A fin de cuentas, es obvio que Pinker escribe desde ciertas coordenadas ideológicas. La generalidad de sus valores humanistas se traduce en una defensa del libre comercio y el sistema de precios (von Mises), la libre circulación de personas (carta de los DDHH), la regularización de los mercados (keynesianismo) o la defensa de los derechos de las minorías. Pero precisamente por eso mismo resulta más elogiable si cabe el hecho de que reconozca problemáticas que podrían poner en entredicho sus propias ideas, como la curva de Milanovic. Aunque en ese sentido, Pinker es explícito: no defiende ciertas ideas por una suerte de compromiso nupcial a nivel intelectual con ellas, sino por el hecho de que han funcionado.
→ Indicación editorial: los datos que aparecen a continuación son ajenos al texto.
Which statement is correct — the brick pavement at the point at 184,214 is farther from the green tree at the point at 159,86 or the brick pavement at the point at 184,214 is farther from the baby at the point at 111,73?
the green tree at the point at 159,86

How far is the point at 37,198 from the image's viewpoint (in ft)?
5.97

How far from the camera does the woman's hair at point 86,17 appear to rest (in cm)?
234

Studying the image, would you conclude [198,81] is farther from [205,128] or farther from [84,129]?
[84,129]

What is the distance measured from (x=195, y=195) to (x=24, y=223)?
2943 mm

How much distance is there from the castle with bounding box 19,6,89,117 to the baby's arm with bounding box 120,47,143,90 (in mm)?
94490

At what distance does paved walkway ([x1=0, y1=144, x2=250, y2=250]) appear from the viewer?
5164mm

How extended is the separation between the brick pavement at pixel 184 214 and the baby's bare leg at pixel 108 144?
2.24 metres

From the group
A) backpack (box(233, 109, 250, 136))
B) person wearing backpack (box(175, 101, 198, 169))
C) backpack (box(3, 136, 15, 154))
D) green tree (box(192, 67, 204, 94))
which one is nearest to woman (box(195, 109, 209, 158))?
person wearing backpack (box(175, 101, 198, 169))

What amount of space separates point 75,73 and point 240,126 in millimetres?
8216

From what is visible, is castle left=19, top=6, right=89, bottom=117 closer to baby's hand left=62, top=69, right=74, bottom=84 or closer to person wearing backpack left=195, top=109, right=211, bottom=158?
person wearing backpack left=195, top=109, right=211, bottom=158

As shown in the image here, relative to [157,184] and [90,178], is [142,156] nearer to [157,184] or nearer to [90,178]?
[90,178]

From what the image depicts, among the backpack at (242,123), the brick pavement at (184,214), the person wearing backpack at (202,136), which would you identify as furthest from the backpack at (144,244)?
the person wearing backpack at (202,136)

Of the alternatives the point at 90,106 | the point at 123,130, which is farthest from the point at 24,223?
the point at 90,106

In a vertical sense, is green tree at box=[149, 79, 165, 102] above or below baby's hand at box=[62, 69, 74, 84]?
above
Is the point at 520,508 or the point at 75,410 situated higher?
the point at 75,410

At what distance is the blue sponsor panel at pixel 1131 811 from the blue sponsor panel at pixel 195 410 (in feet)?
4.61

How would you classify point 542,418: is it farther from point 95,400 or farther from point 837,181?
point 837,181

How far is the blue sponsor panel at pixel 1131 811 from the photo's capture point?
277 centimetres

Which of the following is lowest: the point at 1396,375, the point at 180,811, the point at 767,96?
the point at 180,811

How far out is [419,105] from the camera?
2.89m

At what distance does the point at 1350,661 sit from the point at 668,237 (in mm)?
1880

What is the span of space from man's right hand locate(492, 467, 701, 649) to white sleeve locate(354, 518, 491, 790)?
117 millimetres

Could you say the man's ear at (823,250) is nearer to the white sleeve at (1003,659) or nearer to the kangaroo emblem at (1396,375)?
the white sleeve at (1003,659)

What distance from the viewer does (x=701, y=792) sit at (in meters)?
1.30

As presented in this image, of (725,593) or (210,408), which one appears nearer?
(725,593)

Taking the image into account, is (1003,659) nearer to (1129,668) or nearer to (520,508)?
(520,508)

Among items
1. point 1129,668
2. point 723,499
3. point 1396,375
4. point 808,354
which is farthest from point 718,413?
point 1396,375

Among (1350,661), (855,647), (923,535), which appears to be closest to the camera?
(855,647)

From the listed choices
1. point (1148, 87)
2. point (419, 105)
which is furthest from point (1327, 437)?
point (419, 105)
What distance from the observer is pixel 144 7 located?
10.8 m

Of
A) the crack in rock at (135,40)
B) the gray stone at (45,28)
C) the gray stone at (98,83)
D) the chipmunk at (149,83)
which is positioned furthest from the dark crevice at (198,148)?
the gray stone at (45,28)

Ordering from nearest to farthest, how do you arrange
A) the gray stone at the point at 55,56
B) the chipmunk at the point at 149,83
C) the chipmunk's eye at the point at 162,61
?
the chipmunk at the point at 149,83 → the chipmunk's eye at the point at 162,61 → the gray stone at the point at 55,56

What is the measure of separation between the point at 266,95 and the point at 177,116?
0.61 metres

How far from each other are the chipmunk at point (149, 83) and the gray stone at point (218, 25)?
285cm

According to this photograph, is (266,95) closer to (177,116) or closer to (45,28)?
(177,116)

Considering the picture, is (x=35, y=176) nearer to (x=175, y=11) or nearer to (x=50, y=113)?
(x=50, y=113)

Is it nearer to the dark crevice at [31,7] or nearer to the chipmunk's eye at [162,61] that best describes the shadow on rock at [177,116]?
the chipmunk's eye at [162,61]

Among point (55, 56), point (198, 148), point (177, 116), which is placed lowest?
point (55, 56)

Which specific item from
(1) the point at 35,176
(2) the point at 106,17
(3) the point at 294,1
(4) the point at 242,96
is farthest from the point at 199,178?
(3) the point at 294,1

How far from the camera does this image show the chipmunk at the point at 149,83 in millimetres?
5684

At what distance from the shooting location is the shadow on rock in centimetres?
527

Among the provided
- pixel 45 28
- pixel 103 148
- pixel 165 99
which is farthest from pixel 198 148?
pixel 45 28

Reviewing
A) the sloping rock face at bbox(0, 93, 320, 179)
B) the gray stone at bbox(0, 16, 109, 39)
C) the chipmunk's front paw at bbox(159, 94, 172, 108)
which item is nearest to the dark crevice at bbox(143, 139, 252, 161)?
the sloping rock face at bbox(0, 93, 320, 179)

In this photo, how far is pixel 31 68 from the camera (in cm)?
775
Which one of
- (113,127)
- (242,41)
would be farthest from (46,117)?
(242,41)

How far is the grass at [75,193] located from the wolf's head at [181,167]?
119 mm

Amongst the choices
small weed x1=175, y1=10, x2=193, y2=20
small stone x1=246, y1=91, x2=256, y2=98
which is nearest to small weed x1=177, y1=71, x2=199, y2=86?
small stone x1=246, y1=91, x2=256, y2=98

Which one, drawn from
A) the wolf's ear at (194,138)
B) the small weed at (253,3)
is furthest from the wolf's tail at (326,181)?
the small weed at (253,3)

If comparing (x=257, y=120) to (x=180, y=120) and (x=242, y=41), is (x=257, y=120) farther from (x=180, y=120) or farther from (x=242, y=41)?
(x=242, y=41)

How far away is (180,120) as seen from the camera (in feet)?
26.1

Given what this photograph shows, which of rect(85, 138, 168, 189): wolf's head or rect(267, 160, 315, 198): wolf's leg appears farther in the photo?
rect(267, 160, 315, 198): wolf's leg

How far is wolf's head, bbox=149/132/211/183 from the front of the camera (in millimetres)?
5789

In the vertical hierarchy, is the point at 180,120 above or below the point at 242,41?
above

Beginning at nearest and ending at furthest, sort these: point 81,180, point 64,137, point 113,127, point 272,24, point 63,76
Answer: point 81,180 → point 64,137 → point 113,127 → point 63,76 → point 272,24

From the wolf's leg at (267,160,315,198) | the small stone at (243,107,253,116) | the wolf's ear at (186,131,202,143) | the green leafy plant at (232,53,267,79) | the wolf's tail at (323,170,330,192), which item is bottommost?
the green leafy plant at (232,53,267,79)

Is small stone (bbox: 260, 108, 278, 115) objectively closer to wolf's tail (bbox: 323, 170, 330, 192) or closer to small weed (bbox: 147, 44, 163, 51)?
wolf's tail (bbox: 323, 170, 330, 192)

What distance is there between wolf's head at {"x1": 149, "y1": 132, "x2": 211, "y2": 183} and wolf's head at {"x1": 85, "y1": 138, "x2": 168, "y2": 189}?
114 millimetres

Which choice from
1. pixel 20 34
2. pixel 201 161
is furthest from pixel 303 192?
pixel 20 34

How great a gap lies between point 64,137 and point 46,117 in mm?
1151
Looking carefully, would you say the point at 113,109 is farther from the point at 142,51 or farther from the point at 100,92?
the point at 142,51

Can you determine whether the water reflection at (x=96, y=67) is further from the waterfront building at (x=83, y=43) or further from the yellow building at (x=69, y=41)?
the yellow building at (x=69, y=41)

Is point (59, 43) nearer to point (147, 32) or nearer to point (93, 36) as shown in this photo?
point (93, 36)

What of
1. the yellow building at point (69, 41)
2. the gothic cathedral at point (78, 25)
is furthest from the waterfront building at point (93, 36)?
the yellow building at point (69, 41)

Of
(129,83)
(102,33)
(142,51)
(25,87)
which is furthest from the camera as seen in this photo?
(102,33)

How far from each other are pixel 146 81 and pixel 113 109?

Y si han de ser revisadas, que lo sean siempre bajo las mismas premisas fundacionales epistémicas y morales de la Ilustración.

Muchos críticos de Pinker suelen caracterizarlo como una suerte de optimista ingenuo, alguien comprometido con una visión casi natural del Progreso. "En Defensa de la Ilustración" es, en cierta forma, una respuesta a esos críticos. Porque para Pinker, el Progreso no solo es una anomalía natural, un proceso que desafía la segunda ley de la termodinámica y, ciertamente, gran parte de nuestros imperfectos aparatos cognitivos. Es, también, el resultado de la aplicación de una serie de valores morales y principios epistémicos a la satisfacción de nuestras necesidades como individuos y sociedades. Pero, por encima de todo, "En Defensa de la Ilustración" tiene un propósito superior y es constatar que el Progreso existe y es explicable. El autor canadiense ha abordado sin complejos esta fascinante cuestión tomando como base la evidencia empírica disponible, y lo ha hecho en oposición a los agoreros, los alarmistas y los progresófobos. Pero también con la honestidad intelectual necesaria para reconocer algunas de las lagunas y de los problemas aún sin resolver que ese proceso que defiende ha comportado. El resultado ha sido un libro vasto y complejo, rico en matices, objeciones, puntos de vista pero, sobre todo, datos. Muchos datos. Y es que puede que no se esté en todo momento de acuerdo con él, que se crea que sus posiciones requieran un último matiz, y de hecho ése es nuestro caso. Pero eso no es óbice para no reconocer que la labor de orfebrería empírica desarrollada en el volumen es titánica y que, más allá de discrepancias locales, su tesis general es una verdad como un templo. Razones más que suficientes para recomendar este libro con los ojos cerrados.